» Sayfa Metni

_ _ _ _ _

Hem atıfın parlak hizmeti tevakkufa uğraması ve gerilemesi ve merhum Mehmed Zühtü Bedevinin, yüksek ve geniş hizmetinin perdelenmesini, düşünmesi beni ziyade mahzun ettiği hengamda, elime bir mektup verildi. O mektup, o endişemi izale etti. Risale-i Nur hizmetinde bir kapı kapansa, daha mühim kapılar açılır diye kaide, yine hükmünü icra etti ki, Sabri gibi Risale-i Nurun gayet büyük bir rüknünün büyük amcası ve Risale-i Nurun bir kahramanı olan Tahirinin eniştesi ve Risale-i Nurun saff-ı evvelinde ve şakirtlerinin başında bir zaman nazırlık vazifesini gören ve şimdiye kadar da Risale-i Nur hakkında kalbini bozmayan Büyük Hafız Zühtünün samimi kemal-i sadakat ve ihlası gösteren mektubuyla, ve Hulusi-i Salis Abdullah Çavuşun haşiyesinde tasdikle, bu eski ve yeni gayyur kardeşimiz Büyük Zühtü, resmiyete bakmayarak, Risale-i Nurun mühim vazifelerinden olan masumlara Kuran dersini vermekle gösterildi ki, merhum Zühtü Bedevi yerine, bu Büyük Zühtüyü yeni veriyor. Ve atıfın tevakkufu yerine, bu müdakkik ve muktedir ve hatip Büyük Hafız Zühtüyü faaliyete getirdi. Cenab-ı Hakka şükrediyoruz. Bugünden itibaren, Risale-i Nurun has şakirtleri içinde şirket-i maneviye-i Nuriyeden hissedar olmasını ve ismiyle duaya girdiğini selamımla beraber tebliğ ediniz.

_ _ _ _ _

Sayfa metnine göre Büyük Hafız Zühtü, Risale-i Nur'un mühim vazifelerinden hangisini yerine getirmektedir?

» Veri Satırları
_ _ _ _ _

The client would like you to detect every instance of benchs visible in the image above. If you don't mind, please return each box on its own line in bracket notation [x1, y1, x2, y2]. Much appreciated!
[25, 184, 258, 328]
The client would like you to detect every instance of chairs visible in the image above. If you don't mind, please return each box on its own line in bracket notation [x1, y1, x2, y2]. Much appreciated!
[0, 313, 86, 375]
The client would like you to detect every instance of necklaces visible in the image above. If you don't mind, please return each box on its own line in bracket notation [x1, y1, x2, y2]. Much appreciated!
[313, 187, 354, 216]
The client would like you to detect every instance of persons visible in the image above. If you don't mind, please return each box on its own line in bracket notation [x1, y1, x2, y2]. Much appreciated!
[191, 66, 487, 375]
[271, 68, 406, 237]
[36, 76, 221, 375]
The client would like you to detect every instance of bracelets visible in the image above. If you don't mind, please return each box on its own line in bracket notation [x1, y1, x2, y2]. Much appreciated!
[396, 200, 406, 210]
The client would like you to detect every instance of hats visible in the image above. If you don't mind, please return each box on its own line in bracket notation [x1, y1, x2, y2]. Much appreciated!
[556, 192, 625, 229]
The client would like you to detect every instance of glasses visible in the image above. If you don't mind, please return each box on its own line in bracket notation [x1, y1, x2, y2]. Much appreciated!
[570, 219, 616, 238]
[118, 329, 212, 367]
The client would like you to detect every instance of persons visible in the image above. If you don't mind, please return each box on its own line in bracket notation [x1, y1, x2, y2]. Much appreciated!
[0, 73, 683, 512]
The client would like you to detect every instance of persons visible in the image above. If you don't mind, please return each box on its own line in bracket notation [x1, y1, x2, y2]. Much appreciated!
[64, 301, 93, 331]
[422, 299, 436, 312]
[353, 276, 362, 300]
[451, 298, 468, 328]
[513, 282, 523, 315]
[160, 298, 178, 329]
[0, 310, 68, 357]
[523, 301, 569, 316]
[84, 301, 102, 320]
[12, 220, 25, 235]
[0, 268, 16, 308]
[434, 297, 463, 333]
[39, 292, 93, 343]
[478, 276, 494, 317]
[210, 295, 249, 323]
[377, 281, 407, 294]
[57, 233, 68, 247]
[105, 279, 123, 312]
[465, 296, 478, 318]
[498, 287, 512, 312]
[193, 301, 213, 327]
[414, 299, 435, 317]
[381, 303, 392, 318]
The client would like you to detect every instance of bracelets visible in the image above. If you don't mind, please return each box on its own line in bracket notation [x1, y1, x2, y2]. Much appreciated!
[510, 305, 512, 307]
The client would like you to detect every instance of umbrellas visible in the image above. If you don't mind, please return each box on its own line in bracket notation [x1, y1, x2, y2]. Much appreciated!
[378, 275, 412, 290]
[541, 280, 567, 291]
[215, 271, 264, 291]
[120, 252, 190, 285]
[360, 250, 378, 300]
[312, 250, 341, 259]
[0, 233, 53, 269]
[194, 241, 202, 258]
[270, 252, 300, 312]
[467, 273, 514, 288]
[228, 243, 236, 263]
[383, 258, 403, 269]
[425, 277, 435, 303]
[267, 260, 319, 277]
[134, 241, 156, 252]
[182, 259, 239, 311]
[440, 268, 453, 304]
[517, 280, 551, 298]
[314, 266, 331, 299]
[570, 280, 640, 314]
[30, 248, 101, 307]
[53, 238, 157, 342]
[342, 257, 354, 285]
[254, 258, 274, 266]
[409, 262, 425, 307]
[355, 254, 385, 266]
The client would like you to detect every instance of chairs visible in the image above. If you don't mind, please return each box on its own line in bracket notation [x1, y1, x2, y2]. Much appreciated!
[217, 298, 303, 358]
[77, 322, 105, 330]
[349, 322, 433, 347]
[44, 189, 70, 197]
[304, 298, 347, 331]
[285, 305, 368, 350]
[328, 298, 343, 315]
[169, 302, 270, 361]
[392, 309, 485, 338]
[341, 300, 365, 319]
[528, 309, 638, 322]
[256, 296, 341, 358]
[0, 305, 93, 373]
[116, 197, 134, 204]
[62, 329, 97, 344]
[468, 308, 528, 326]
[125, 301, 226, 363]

_ _ _ _ _

» Alıştırma Sonucu
Masumlara Kuran dersi vermektedir.